____ SELECTED TEXT
Does a Google sandbox exist for new sites? If your SEO-guy is an amateur yes

Over the past 10 years, I have have talked to many SEO companies, checking out if they had any new insights. Most of the times, if not all always, they talked about the Google Sandbox when it came to launching new websites. That sandbox would make it impossible for your site to be indexed quickly.

Weird, since I started with my first site in 1997 I have never had any problem getting sites indexed, and usually within 24 hours after launching them.

Don’t get me wrong, that sandbox does exist, but it doesn’t have to. Indeed, new sites, no matter how well optimized, will not rank high on Google (it’s a different story on MSN and Yahoo where they are rather quickly indexed) and will often not get indexed for months. Some SEO-people claim that Google can keep your site in limbo for 6 to 8 months. If you planned a quick-win online, that isn’t particularly encouraging, is it?

So why did this never happen to me? If you take Search Engine Optimization seriously, you will always have pretty ‘good ranking link domains’ (not link farms mind you) at hand, which you own and curate. With good ranking link domains I mean proper well visited, indexed websites that act as a gateway for Google to check out new links and domains via proper syntaxes and content. Problem is, lots of SEO-people are either juniors working for a bigger company (and often only capable of telling you what the books thought them) or freelance people with little or no own properties online from where they can ‘push’ an indexation.
________
____ EXTRACTED DATA
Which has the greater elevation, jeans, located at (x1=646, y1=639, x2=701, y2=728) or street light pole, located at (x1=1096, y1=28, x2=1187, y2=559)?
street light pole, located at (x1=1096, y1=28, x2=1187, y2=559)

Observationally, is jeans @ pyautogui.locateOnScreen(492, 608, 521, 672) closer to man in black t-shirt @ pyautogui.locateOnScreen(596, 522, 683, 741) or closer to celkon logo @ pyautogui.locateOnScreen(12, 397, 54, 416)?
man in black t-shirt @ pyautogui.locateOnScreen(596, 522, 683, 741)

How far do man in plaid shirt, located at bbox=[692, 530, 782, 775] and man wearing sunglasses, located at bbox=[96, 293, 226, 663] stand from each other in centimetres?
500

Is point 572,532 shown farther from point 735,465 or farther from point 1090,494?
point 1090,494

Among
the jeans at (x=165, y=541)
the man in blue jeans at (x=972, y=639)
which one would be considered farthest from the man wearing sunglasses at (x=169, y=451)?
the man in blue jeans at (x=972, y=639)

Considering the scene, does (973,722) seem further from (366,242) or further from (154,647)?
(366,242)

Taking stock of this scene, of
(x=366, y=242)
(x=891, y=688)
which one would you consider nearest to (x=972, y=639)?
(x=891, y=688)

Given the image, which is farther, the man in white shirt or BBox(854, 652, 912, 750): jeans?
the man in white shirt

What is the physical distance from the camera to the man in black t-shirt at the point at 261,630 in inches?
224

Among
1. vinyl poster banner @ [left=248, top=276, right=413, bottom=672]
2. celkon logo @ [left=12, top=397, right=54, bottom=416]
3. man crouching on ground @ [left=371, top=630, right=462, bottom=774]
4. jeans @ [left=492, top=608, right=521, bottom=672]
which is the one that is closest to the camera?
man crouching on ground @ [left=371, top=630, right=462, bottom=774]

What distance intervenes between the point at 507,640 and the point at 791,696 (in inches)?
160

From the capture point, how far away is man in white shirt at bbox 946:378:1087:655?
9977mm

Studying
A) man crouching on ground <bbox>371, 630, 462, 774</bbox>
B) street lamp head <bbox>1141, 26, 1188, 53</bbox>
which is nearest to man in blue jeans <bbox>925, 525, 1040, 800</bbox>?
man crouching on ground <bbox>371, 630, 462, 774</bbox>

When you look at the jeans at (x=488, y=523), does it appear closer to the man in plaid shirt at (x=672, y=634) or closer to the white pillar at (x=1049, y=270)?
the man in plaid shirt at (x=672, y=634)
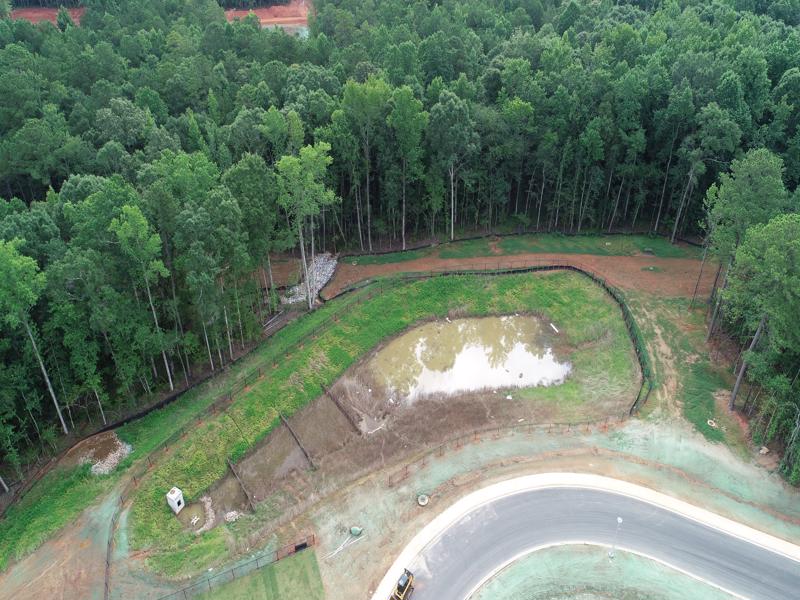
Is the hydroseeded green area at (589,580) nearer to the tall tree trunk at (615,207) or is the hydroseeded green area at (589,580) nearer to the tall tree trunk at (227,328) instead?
the tall tree trunk at (227,328)

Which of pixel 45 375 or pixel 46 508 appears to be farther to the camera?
pixel 45 375

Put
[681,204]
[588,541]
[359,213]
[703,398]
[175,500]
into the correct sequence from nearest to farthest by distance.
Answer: [588,541] < [175,500] < [703,398] < [681,204] < [359,213]

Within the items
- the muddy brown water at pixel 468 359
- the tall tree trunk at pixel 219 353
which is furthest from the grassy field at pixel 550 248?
the tall tree trunk at pixel 219 353

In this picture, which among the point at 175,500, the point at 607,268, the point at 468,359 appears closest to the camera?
the point at 175,500

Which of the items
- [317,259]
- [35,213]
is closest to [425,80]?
[317,259]

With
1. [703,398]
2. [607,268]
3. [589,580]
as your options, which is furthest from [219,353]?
[607,268]

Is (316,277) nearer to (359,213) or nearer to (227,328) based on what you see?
(359,213)

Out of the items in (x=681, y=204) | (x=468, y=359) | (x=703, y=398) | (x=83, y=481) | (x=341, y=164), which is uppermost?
(x=341, y=164)
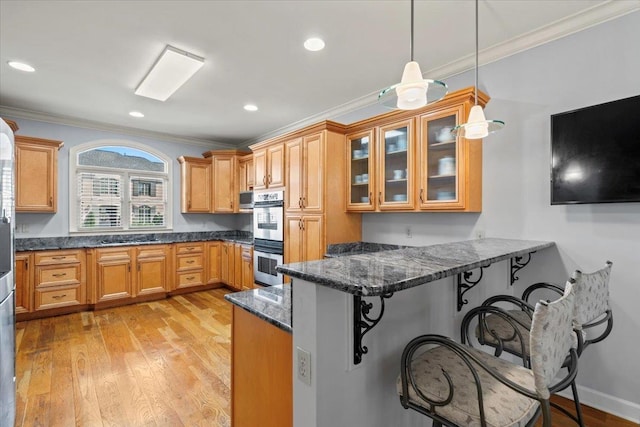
________
[WHAT IS BEING ASKED]
Continue the piece on the Google sandbox and new websites, picking up after its last sentence.

[SOLVED EXERCISE]
The result of this : you get forced to start buying links in order to push Google to index your website. In other words, you’re already doing something wrong (in the eyes of Google) before you started. Of course, don’t believe Google is God, their ‘don’t do evil’ mantra vanished from their websites a long time ago. And if you think you should screw them by buying links, by all means do. But, that should not be your decision to make if your SEO partner has done a proper job.

My advice : check out a new SEO-partner, ask him/her for sites he/she (or her company) own and run themselves. Are these sites well indexed, well visited ? If your SEO-partner-to-be has no own websites that can give you a nice introduction link, you should start wondering how he/she will get your website up and running in no time without buying links. You should also start wondering if that SEO-partner is capable of helping you…at all.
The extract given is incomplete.